### Verilen görev 1
Aşağıdaki listede "with" dizesini içeren her satırı çıkarır mısın? Büyük-küçük harf farkı önemlidir.

### Sayfa alıntısı
Yunus Türkölmez, "İzmir’den - Mudanya’ya, Mudanya’dan - Lozan’a… Mudanya’da Yaşananlar 2" başlıklı yazısını okuyucularına sundu.

3 Ekim 1922’de başlayan Mudanya görüşmeleri öncesi daha İzmir’de iken tespit ettiğimiz ve burada ileri süreceğimiz, savunacağımız mütareke şartlarını hazırlamış olarak buraya gelmiştim.

İzmir’de Tespit Olunan Mütareke Şartlarımız Özetle Şöyleydi:

1- Yunan ordusu Trakya’dan tahliye edilecek ve en fazla 20 gün içinde Trakya bize teslim edilecekti.

2- Buna mukabil şimdilik Türk ordularının Trakya’ya geçmesinde ısrar etmeyeceğiz, ancak Trakya’da kuracağımız Türk idaresinin başta Yunanistan olmak üzere herhangi bir devletin tecavüzünden korumak için her türlü tedbiri alabileceğiz.

### Verilen görev 2
Yukarıdaki Mudanya görüşmeleri metninde "3 Ekim 1922’de" ifadesinden "bize teslim edilecekti." ifadesine kadar uzanan kısmı olduğu gibi kopyalar mısın?

### Veri listesi

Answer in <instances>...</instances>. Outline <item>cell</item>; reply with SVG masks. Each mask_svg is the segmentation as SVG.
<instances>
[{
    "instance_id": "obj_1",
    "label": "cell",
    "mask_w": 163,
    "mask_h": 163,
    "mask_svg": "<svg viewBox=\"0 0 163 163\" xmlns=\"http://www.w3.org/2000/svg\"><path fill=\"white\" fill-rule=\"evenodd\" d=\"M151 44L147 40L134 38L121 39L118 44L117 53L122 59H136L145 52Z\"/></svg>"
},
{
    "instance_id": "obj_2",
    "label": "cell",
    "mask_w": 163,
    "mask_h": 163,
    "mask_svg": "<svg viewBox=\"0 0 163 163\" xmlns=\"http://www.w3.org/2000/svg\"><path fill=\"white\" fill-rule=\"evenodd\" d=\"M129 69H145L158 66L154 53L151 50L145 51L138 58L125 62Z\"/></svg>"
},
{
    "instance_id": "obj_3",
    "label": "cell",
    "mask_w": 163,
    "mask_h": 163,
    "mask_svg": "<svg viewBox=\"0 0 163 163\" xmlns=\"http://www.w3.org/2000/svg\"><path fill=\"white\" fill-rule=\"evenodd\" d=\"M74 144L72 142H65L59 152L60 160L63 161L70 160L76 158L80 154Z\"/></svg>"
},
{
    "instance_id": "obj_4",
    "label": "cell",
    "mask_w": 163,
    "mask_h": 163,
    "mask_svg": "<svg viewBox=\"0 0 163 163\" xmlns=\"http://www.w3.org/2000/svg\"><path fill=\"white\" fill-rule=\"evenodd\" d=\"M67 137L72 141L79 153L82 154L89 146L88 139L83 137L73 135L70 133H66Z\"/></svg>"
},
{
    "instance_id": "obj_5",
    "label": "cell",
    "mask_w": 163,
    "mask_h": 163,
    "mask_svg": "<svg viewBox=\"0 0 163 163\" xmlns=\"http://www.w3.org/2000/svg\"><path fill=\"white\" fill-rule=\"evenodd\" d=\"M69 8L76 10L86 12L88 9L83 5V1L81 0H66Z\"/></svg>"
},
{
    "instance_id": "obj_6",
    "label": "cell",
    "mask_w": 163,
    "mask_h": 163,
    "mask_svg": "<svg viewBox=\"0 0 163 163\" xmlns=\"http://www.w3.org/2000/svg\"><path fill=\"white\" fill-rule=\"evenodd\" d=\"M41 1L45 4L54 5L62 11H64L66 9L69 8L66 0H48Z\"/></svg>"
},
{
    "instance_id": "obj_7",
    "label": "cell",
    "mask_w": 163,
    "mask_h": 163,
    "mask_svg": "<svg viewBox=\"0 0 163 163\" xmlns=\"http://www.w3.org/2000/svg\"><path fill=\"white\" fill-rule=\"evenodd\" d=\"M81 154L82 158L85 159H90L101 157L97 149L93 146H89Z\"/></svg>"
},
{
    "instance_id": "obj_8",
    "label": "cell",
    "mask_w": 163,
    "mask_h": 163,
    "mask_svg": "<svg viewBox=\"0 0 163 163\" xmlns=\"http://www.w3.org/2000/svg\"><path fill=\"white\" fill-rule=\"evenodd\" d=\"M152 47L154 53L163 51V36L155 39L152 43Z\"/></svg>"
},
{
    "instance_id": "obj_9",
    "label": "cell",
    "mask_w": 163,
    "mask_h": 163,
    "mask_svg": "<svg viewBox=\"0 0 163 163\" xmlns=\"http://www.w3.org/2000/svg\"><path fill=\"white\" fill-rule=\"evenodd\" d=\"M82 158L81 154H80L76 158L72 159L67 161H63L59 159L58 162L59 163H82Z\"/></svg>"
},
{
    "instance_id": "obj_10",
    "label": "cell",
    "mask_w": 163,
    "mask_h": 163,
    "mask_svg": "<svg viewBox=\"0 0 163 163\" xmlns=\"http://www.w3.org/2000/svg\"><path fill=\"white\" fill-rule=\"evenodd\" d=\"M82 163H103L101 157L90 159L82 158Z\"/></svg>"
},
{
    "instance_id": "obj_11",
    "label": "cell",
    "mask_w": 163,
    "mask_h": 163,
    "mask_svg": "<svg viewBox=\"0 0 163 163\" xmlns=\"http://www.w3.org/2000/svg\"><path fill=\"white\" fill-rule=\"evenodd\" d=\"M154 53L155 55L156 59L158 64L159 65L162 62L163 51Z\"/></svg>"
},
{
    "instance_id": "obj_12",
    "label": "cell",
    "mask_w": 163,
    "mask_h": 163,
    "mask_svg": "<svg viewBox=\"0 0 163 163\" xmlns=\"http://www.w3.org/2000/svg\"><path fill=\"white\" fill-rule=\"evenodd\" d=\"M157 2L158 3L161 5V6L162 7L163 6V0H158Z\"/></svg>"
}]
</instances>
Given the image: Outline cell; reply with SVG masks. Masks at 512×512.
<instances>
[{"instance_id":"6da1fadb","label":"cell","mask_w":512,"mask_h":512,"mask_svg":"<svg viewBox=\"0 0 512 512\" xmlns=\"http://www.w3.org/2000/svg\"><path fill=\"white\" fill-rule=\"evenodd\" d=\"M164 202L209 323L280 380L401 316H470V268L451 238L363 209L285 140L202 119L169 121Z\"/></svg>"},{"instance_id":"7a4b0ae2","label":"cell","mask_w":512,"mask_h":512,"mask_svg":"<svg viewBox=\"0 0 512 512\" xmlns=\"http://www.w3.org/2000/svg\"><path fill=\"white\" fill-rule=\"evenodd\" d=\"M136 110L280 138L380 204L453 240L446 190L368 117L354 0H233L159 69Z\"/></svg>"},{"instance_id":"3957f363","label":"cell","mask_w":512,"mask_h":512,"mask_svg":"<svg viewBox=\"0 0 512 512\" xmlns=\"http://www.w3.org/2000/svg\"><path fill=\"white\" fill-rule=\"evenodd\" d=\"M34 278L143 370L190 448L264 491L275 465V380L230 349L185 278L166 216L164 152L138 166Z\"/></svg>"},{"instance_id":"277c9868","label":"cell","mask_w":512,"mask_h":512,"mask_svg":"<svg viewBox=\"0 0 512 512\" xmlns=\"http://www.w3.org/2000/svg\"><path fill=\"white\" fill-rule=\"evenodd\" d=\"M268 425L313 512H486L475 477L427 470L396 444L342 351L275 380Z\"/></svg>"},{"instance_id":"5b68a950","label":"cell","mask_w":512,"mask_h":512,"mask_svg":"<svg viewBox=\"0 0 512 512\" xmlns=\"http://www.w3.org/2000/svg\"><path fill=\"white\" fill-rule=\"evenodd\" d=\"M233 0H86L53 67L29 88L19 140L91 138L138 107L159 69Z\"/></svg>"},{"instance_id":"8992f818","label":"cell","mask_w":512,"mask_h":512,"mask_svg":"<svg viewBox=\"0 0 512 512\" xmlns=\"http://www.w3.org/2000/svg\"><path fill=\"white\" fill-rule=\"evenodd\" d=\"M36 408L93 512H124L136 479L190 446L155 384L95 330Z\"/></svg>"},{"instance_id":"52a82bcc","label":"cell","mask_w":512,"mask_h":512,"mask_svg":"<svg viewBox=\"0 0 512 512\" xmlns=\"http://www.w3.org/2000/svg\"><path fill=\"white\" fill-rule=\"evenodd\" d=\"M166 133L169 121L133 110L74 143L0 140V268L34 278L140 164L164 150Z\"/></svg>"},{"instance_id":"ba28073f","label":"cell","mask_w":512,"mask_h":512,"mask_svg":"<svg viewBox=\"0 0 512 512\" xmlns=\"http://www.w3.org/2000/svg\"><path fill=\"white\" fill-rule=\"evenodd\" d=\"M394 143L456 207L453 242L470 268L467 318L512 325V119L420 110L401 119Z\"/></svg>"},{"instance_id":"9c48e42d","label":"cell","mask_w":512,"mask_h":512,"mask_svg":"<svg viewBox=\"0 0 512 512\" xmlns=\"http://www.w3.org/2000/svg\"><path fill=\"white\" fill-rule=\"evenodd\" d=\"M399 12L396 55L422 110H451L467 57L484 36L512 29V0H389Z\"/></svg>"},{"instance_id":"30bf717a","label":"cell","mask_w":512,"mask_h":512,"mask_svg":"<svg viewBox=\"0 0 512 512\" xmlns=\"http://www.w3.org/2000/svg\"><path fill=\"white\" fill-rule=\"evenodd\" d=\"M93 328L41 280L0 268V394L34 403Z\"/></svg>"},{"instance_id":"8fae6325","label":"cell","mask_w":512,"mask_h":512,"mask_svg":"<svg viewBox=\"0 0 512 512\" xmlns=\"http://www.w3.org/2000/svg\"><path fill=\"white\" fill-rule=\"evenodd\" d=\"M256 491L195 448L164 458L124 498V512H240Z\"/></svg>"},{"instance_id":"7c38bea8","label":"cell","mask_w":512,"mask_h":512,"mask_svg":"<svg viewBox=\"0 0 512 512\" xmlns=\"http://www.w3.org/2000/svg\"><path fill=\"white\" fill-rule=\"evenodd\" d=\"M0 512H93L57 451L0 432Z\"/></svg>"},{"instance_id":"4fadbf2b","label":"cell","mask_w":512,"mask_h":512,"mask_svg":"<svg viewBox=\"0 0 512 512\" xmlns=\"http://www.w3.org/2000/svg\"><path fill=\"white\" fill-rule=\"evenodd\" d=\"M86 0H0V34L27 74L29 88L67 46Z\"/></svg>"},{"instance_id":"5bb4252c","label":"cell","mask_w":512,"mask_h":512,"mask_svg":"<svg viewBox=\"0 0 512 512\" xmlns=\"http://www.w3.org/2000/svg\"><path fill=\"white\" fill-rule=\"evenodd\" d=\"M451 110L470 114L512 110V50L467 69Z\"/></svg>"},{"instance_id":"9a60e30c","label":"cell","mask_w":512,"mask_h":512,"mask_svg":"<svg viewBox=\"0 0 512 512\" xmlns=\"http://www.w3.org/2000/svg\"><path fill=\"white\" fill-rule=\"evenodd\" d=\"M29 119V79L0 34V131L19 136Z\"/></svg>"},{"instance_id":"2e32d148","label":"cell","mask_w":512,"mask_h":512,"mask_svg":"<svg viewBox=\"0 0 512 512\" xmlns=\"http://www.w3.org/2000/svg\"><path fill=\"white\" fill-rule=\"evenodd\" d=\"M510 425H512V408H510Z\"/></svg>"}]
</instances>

### Doğru sonuç 1
Answer in <instances>...</instances>. Outline <item>cell</item>; reply with SVG masks. Each mask_svg is the segmentation as SVG.
Given the image: Outline cell; reply with SVG masks. Masks at 512×512.

### Doğru sonuç 2
3 Ekim 1922’de başlayan Mudanya görüşmeleri öncesi daha İzmir’de iken tespit ettiğimiz ve burada ileri süreceğimiz, savunacağımız mütareke şartlarını hazırlamış olarak buraya gelmiştim.

İzmir’de Tespit Olunan Mütareke Şartlarımız Özetle Şöyleydi:

1- Yunan ordusu Trakya’dan tahliye edilecek ve en fazla 20 gün içinde Trakya bize teslim edilecekti.